Time Magazine's Validation of the New Politics

Peter Leyden, the Director of our New Politics Institute, just sent this out. It's definitely worth a read as we all take a look back at how new tools transformed politics in the past year.


The last year ended on a high note for the New Politics Institute, when Time magazine bestowed its prestigious Person of the Year Award not to a person, but to the bottom-up trend we have been tracking for the last 18 months. For those who missed it, Time’s Person of the Year is “You,” meaning all the people using the new tools and new media of the web to energize our society, our economy, and yes, our politics.

NPI is the only think tank dedicated to showing how these new tools and new media are transforming politics. We have been on that case from the beginning, inspired by one of our founding fellows, Markos Moulitsas, whose Daily Kos blog is the most popular progressive blog in the country. See his in-depth video interview where he gives a wonderful introduction and overview of the blog scene. We have held events in Washington, DC on the topic, and developed a groundbreaking report comparing the very different progressive and conservative blogospheres. And our recent 2006 Tools Campaign led off with a terrific memo on how progressives should Engage the Blogs.
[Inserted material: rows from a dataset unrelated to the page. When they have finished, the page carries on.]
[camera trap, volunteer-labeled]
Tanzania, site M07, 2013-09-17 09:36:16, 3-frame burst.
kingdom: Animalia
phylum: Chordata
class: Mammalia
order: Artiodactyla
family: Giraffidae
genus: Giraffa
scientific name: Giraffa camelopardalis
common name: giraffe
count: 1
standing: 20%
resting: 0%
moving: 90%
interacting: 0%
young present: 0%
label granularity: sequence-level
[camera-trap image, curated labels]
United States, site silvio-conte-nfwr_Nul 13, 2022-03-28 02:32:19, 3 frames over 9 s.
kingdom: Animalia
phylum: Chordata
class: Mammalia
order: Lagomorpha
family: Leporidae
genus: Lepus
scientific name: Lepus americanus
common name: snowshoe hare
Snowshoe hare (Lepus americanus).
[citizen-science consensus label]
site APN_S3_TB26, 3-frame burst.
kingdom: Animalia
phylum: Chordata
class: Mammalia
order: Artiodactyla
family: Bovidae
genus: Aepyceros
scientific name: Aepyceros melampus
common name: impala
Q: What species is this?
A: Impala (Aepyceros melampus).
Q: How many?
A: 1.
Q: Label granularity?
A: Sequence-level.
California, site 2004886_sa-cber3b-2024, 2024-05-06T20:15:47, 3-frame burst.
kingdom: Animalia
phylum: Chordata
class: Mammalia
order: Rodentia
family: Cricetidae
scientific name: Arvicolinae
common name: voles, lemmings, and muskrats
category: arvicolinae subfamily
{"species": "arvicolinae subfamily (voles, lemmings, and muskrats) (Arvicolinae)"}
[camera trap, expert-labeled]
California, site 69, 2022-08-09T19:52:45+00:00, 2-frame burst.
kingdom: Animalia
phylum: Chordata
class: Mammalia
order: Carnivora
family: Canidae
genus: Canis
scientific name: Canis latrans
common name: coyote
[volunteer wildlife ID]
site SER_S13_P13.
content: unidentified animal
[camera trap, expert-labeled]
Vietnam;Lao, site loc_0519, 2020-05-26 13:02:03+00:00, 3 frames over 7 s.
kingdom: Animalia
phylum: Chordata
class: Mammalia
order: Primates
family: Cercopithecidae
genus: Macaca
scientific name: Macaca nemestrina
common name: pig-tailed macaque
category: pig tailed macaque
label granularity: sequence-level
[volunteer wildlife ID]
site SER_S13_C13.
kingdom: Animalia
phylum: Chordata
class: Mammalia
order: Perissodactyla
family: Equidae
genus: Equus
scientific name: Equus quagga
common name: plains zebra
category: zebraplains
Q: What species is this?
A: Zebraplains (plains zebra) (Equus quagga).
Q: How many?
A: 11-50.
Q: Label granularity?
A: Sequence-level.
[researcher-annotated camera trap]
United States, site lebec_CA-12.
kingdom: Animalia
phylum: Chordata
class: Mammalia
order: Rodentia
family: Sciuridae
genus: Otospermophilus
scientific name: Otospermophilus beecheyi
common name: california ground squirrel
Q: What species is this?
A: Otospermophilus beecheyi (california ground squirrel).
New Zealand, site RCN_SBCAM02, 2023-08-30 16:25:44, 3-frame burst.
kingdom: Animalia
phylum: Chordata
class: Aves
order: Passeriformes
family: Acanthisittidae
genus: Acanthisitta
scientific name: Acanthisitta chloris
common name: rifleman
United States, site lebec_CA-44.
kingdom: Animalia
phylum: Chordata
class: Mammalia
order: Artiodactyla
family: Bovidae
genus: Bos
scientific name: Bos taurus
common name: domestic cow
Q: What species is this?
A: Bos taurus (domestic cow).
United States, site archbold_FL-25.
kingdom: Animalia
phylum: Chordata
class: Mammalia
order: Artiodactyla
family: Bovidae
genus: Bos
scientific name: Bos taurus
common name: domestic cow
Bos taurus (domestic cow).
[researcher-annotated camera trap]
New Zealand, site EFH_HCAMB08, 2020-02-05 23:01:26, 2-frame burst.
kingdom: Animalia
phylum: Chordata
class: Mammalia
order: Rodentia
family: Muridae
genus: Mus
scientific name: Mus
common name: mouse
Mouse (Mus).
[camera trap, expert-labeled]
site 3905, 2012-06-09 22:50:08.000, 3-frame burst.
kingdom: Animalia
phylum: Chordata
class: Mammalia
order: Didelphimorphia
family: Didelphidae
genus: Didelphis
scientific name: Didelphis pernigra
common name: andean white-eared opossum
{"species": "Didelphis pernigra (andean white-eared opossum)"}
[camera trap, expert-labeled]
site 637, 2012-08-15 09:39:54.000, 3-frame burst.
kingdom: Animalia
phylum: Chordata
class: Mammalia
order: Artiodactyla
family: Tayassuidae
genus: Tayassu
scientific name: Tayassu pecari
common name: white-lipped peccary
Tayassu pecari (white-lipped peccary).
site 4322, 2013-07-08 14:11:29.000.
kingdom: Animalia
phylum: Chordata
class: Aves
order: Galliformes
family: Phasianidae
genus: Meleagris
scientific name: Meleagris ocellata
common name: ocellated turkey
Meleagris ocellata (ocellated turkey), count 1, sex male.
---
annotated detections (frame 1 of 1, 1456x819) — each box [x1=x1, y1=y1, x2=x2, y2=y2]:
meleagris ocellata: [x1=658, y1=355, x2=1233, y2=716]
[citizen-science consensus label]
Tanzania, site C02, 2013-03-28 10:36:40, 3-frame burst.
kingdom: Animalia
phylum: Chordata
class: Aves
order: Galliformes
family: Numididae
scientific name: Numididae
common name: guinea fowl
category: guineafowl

The NPI website is also filled with written reports and video of events and talks that explore many other new tools and media. Check out the highlighted video off the front page on an event we held on Capital Hill in December, where we reviewed “The Next Wave of Tools for Progressive Politics,” including a big up-and-comer, Mobile Media. And besides tools, NPI analyzes the changing demographics of America that affect the changing media landscape, and ultimately profoundly effect politics. We have done some pioneering work in understanding the Millennial Generation, those young people born in the 1980s and 1990s who are masters of these new tools and who are starting to make their mark on politics.

If anything overshadowed the political impact of the blogs in 2006, it was the explosion of viral video on YouTube and similar sites. Millions went online and watched the "macaca video" of Senator George Allen taunting a Virginia honor student, and using what many consider a racial slur. In the weeks that followed, Allen went from a shoo-in for reelection to losing to Jim Webb by the narrowest of margins. Understanding the opportunities of this new type of video distribution needs to be a top priority for progressives. That's why next week NPI is launching a major paper on producing video for internet distribution, as the first paper in our "Re-imagining Video" series.

Time magazine’s validation at the end of the year reminds us that much of what happens next in progressive politics is up to "You." Time Managing Editor Richard Stengel wrote that some people denigrate this bottom-up era as an amateur hour. He continues: “But America was founded by amateurs. The framers were professional lawyers and military men and bankers, but they were amateur politicians, and that's the way they thought it should be."

We share the sentiment that getting more amateurs, more regular people involved in politics is good for progressives, good for politics, and good for the country. The tools that empower these people are to be celebrated. Time’s piece was a good omen for the coming year.